There are many tools/scripts that can be used to solve this issue like wait-for which sh compatible in case your image based on Alpine for example (You can use wait-for-it if you have bash in your image)
All you have to do is to add the script to your image through Dockerfile then use this command in docker-compose.yml for the service that you want to make it wait for the database.
What comes after -- is the command that you would normally use to start your application
version: "2"
services:
app:
container_name: golang
...
command: ["./wait-for", "mysql:3306", "--", "go", "run", "myapplication"]
links:
- "mysql"
depends_on:
- "mysql"
mysql:
image: mysql
...
I have removed some parts from the docker-compose for easier readability.
Modify this part go run myapplication with the CMD of your golang image.
See Controlling startup order for more on this problem and strategies for solving it.
Another issue that will rise after you solve the connection issue will be as the following:
Setting MYSQL_USER with root value will cause a failure in MySQL with this error message:
ERROR 1396 (HY000) at line 1: Operation CREATE USER failed for 'root'#'%'
This is because this user already exist in the database and it tries to create another. if you need to use the root user itself you can use only this variable MYSQL_ROOT_PASSWORD or change the value of MYSQL_USER so you can securely use it in your application instead of the root user.
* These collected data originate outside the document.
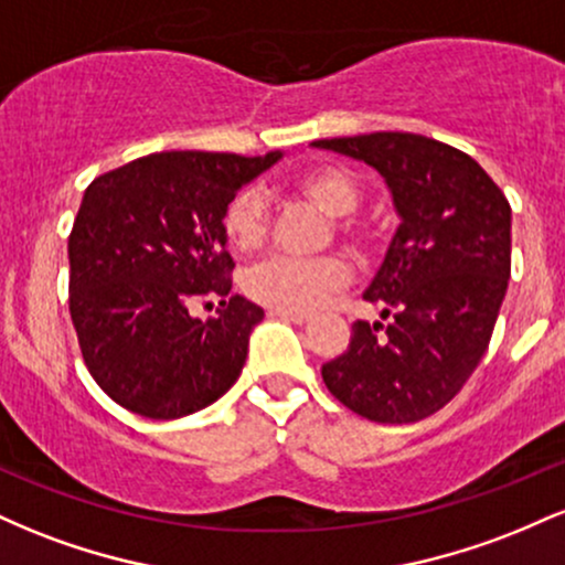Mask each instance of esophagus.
Wrapping results in <instances>:
<instances>
[{
	"label": "esophagus",
	"mask_w": 565,
	"mask_h": 565,
	"mask_svg": "<svg viewBox=\"0 0 565 565\" xmlns=\"http://www.w3.org/2000/svg\"><path fill=\"white\" fill-rule=\"evenodd\" d=\"M274 319H284V321H291V323H308L310 316L308 313H297V310H268Z\"/></svg>",
	"instance_id": "obj_1"
}]
</instances>
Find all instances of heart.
<instances>
[{"label":"heart","mask_w":565,"mask_h":565,"mask_svg":"<svg viewBox=\"0 0 565 565\" xmlns=\"http://www.w3.org/2000/svg\"><path fill=\"white\" fill-rule=\"evenodd\" d=\"M297 191L334 217L350 215L361 201V188L353 174L345 167L334 164L305 172L297 180ZM337 228L353 242H366V231L350 220H340ZM223 233L225 242L236 252H252L263 244L268 233V201L263 191L244 188L225 204ZM348 278L350 265L340 255H323L313 260L274 255L246 270L244 287L246 295L265 308L308 313V310L321 308L337 289L345 287Z\"/></svg>","instance_id":"heart-1"}]
</instances>
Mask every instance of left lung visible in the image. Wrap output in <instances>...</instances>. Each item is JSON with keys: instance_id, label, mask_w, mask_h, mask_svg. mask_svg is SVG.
<instances>
[{"instance_id": "1", "label": "left lung", "mask_w": 565, "mask_h": 565, "mask_svg": "<svg viewBox=\"0 0 565 565\" xmlns=\"http://www.w3.org/2000/svg\"><path fill=\"white\" fill-rule=\"evenodd\" d=\"M313 146L374 167L401 217L364 291L387 327L355 321L348 350L321 377L372 423H417L462 391L489 348L510 278V204L476 159L425 135Z\"/></svg>"}]
</instances>
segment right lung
Segmentation results:
<instances>
[{
  "instance_id": "1",
  "label": "right lung",
  "mask_w": 565,
  "mask_h": 565,
  "mask_svg": "<svg viewBox=\"0 0 565 565\" xmlns=\"http://www.w3.org/2000/svg\"><path fill=\"white\" fill-rule=\"evenodd\" d=\"M281 157L151 153L87 185L68 236V310L84 364L119 406L178 419L238 380L265 313L231 295L223 212ZM206 299L221 308L201 322L192 308Z\"/></svg>"
}]
</instances>
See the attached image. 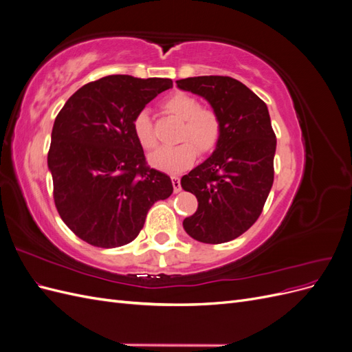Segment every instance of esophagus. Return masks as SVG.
Here are the masks:
<instances>
[{
  "label": "esophagus",
  "mask_w": 352,
  "mask_h": 352,
  "mask_svg": "<svg viewBox=\"0 0 352 352\" xmlns=\"http://www.w3.org/2000/svg\"><path fill=\"white\" fill-rule=\"evenodd\" d=\"M172 184H173L175 194L180 192V189H182V186H180V179L177 176H172Z\"/></svg>",
  "instance_id": "1"
}]
</instances>
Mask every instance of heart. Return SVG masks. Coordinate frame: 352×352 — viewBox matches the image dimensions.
Returning <instances> with one entry per match:
<instances>
[{"mask_svg":"<svg viewBox=\"0 0 352 352\" xmlns=\"http://www.w3.org/2000/svg\"><path fill=\"white\" fill-rule=\"evenodd\" d=\"M163 109L168 114L185 122L182 131H180L179 141L192 142L201 153H208L216 146L220 135L219 116L210 109L201 107L199 101L192 95L177 92L164 100ZM132 129L142 148L145 150L155 148L157 140L154 126L146 110H141L133 117ZM192 144L182 142L176 146L160 148L150 155V164L167 173L184 172L195 162L197 148Z\"/></svg>","mask_w":352,"mask_h":352,"instance_id":"heart-1","label":"heart"}]
</instances>
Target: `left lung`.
I'll return each instance as SVG.
<instances>
[{
    "label": "left lung",
    "instance_id": "1",
    "mask_svg": "<svg viewBox=\"0 0 352 352\" xmlns=\"http://www.w3.org/2000/svg\"><path fill=\"white\" fill-rule=\"evenodd\" d=\"M176 83L206 98L220 120L216 150L180 180L198 199L184 229L199 242H229L257 221L273 185L276 135L267 105L229 76L186 78Z\"/></svg>",
    "mask_w": 352,
    "mask_h": 352
}]
</instances>
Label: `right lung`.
<instances>
[{
	"mask_svg": "<svg viewBox=\"0 0 352 352\" xmlns=\"http://www.w3.org/2000/svg\"><path fill=\"white\" fill-rule=\"evenodd\" d=\"M172 87V79L113 74L83 85L57 114L48 151L54 202L82 241L132 242L154 202L172 195V180L146 166L132 129L133 117Z\"/></svg>",
	"mask_w": 352,
	"mask_h": 352,
	"instance_id": "add662e5",
	"label": "right lung"
}]
</instances>
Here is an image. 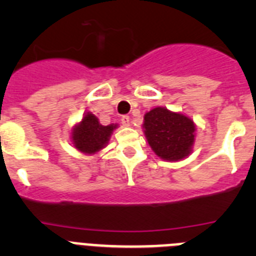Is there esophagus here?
<instances>
[{
	"label": "esophagus",
	"instance_id": "34e87169",
	"mask_svg": "<svg viewBox=\"0 0 256 256\" xmlns=\"http://www.w3.org/2000/svg\"><path fill=\"white\" fill-rule=\"evenodd\" d=\"M122 124H123L124 126H130V116H123V118H122Z\"/></svg>",
	"mask_w": 256,
	"mask_h": 256
}]
</instances>
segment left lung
Segmentation results:
<instances>
[{
  "mask_svg": "<svg viewBox=\"0 0 256 256\" xmlns=\"http://www.w3.org/2000/svg\"><path fill=\"white\" fill-rule=\"evenodd\" d=\"M144 133L160 159L178 162L192 152L196 126L191 118L166 108H154L144 116Z\"/></svg>",
  "mask_w": 256,
  "mask_h": 256,
  "instance_id": "obj_1",
  "label": "left lung"
}]
</instances>
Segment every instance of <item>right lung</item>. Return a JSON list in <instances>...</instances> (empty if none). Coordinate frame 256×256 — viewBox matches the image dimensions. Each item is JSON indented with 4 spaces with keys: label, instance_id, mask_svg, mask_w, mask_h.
<instances>
[{
    "label": "right lung",
    "instance_id": "right-lung-1",
    "mask_svg": "<svg viewBox=\"0 0 256 256\" xmlns=\"http://www.w3.org/2000/svg\"><path fill=\"white\" fill-rule=\"evenodd\" d=\"M118 124L102 126L98 118L91 112H84L82 120L76 123L72 130V142L74 148L86 155H94L102 150Z\"/></svg>",
    "mask_w": 256,
    "mask_h": 256
}]
</instances>
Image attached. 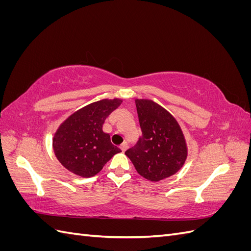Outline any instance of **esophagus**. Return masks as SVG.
<instances>
[{
    "label": "esophagus",
    "mask_w": 251,
    "mask_h": 251,
    "mask_svg": "<svg viewBox=\"0 0 251 251\" xmlns=\"http://www.w3.org/2000/svg\"><path fill=\"white\" fill-rule=\"evenodd\" d=\"M120 149H121V151H126V150L127 149V143L126 142L121 143L120 144Z\"/></svg>",
    "instance_id": "obj_1"
}]
</instances>
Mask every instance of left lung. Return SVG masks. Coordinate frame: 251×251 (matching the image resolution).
I'll return each instance as SVG.
<instances>
[{
	"instance_id": "left-lung-1",
	"label": "left lung",
	"mask_w": 251,
	"mask_h": 251,
	"mask_svg": "<svg viewBox=\"0 0 251 251\" xmlns=\"http://www.w3.org/2000/svg\"><path fill=\"white\" fill-rule=\"evenodd\" d=\"M142 135L126 151L140 176L157 182L171 177L187 157L184 135L177 120L161 105L150 100H136Z\"/></svg>"
}]
</instances>
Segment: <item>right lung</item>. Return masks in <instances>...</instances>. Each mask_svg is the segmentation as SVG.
<instances>
[{
  "label": "right lung",
  "mask_w": 251,
  "mask_h": 251,
  "mask_svg": "<svg viewBox=\"0 0 251 251\" xmlns=\"http://www.w3.org/2000/svg\"><path fill=\"white\" fill-rule=\"evenodd\" d=\"M123 102L118 98L90 103L73 113L59 126L53 137L57 160L77 176L89 178L100 173L103 165L121 150L111 142L102 125Z\"/></svg>",
  "instance_id": "1"
}]
</instances>
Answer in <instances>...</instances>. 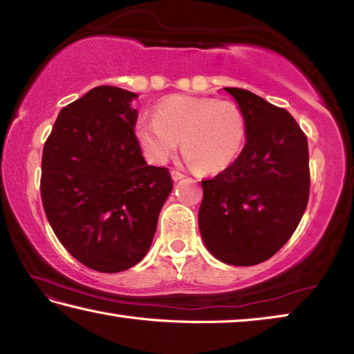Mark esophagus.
<instances>
[{
  "mask_svg": "<svg viewBox=\"0 0 354 354\" xmlns=\"http://www.w3.org/2000/svg\"><path fill=\"white\" fill-rule=\"evenodd\" d=\"M170 175H171V179H173V181H175V183H178V181H181V179L184 178V175H183V173H181V171H178V170H171V173H170Z\"/></svg>",
  "mask_w": 354,
  "mask_h": 354,
  "instance_id": "esophagus-1",
  "label": "esophagus"
}]
</instances>
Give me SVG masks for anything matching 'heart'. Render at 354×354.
I'll use <instances>...</instances> for the list:
<instances>
[{"mask_svg":"<svg viewBox=\"0 0 354 354\" xmlns=\"http://www.w3.org/2000/svg\"><path fill=\"white\" fill-rule=\"evenodd\" d=\"M142 153L153 164H165L181 142L185 159L200 173L226 170L241 156L247 140V120L232 101L175 95L142 113L134 123Z\"/></svg>","mask_w":354,"mask_h":354,"instance_id":"1","label":"heart"}]
</instances>
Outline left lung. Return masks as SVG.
Returning a JSON list of instances; mask_svg holds the SVG:
<instances>
[{"instance_id":"1","label":"left lung","mask_w":354,"mask_h":354,"mask_svg":"<svg viewBox=\"0 0 354 354\" xmlns=\"http://www.w3.org/2000/svg\"><path fill=\"white\" fill-rule=\"evenodd\" d=\"M247 120V143L232 165L201 181V239L215 259L250 267L292 237L309 200L308 139L286 109L225 87Z\"/></svg>"}]
</instances>
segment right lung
I'll list each match as a JSON object with an SVG mask.
<instances>
[{
  "label": "right lung",
  "mask_w": 354,
  "mask_h": 354,
  "mask_svg": "<svg viewBox=\"0 0 354 354\" xmlns=\"http://www.w3.org/2000/svg\"><path fill=\"white\" fill-rule=\"evenodd\" d=\"M137 93L98 86L59 112L41 156L46 218L84 266L118 273L153 243L173 189L164 167L148 165L134 136Z\"/></svg>",
  "instance_id": "add662e5"
}]
</instances>
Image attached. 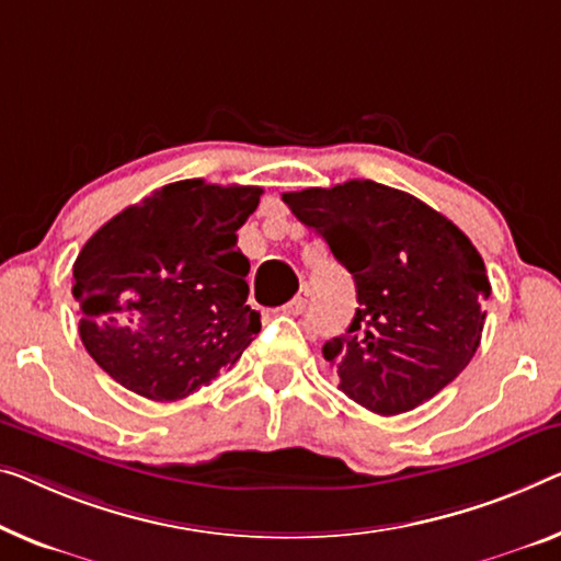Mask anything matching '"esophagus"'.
Masks as SVG:
<instances>
[{"label": "esophagus", "mask_w": 561, "mask_h": 561, "mask_svg": "<svg viewBox=\"0 0 561 561\" xmlns=\"http://www.w3.org/2000/svg\"><path fill=\"white\" fill-rule=\"evenodd\" d=\"M307 302H309V287H302L295 297H291V302L284 305V312H287V314H302L307 309Z\"/></svg>", "instance_id": "1"}]
</instances>
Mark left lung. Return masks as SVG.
<instances>
[{"label":"left lung","instance_id":"obj_1","mask_svg":"<svg viewBox=\"0 0 561 561\" xmlns=\"http://www.w3.org/2000/svg\"><path fill=\"white\" fill-rule=\"evenodd\" d=\"M353 274L357 312L324 342L340 390L380 415L413 411L471 363L491 284L471 239L415 196L375 181L282 194Z\"/></svg>","mask_w":561,"mask_h":561}]
</instances>
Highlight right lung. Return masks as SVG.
<instances>
[{"instance_id":"right-lung-1","label":"right lung","mask_w":561,"mask_h":561,"mask_svg":"<svg viewBox=\"0 0 561 561\" xmlns=\"http://www.w3.org/2000/svg\"><path fill=\"white\" fill-rule=\"evenodd\" d=\"M262 194L175 181L85 241L72 264L80 340L115 382L171 403L231 370L262 328L237 249Z\"/></svg>"}]
</instances>
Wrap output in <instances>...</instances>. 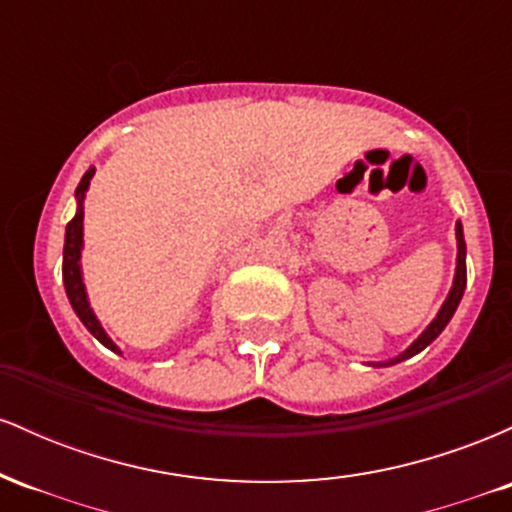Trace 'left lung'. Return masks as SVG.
Masks as SVG:
<instances>
[{"instance_id": "8db88e82", "label": "left lung", "mask_w": 512, "mask_h": 512, "mask_svg": "<svg viewBox=\"0 0 512 512\" xmlns=\"http://www.w3.org/2000/svg\"><path fill=\"white\" fill-rule=\"evenodd\" d=\"M455 236H457V267H455V279H452V289L448 293V298H445V303L440 305L438 315L433 317L431 325L426 327L424 332L419 334V339H414V344L409 346V349H404L402 354L390 358V361H383V363H370V366H395L399 361H407V358L416 356L419 351H424L428 344L433 342V339L438 337L440 332L445 330V325L452 320V315H455L457 305L462 301V293H464V286H467V262H464V257H467V245H464V233H462V223L457 221L455 223Z\"/></svg>"}]
</instances>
Update: In case you are getting not found and the path was correct, you might need to write the command as below:
command: sh -c "./wait-for mysql:3306 -- go run myapplication"
First, if you are using latest version of docker compose you don't need the link argument in you app service. I quote the docker compose documentation Warning: The --link flag is a legacy feature of Docker. It may eventually be removed. Unless you absolutely need to continue using it, https://docs.docker.com/compose/compose-file/#links
I think the solution is to use the networks argument. This create a docker network and add each service to it.
Try this
version: "2"
services:
app:
container_name: golang
restart: always
build: .
ports:
- "49160:8800"
networks:
- my_network
depends_on:
- "mysql"
mysql:
image: mysql
container_name: mysql
volumes:
- dbdata:/var/lib/mysql
restart: always
networks:
- my_network
environment:
- MYSQL_ROOT_PASSWORD=root
- MYSQL_DATABASE=testDB
- MYSQL_USER=root
- MYSQL_PASSWORD=root
ports:
- "3307:3306"
volumes:
dbdata:
networks:
my_network:
driver: bridge
By the way, if you only connect to Mysql from your app service you don't need to expose the mysql port. If the containers runs in the same network they can reach all ports inside this network.
If my example doesn't works try this
run the docker compose and next go into the app container using
docker container exec -it CONTAINER_NAME bash
Install ping in order to test connection and then run ping mysql.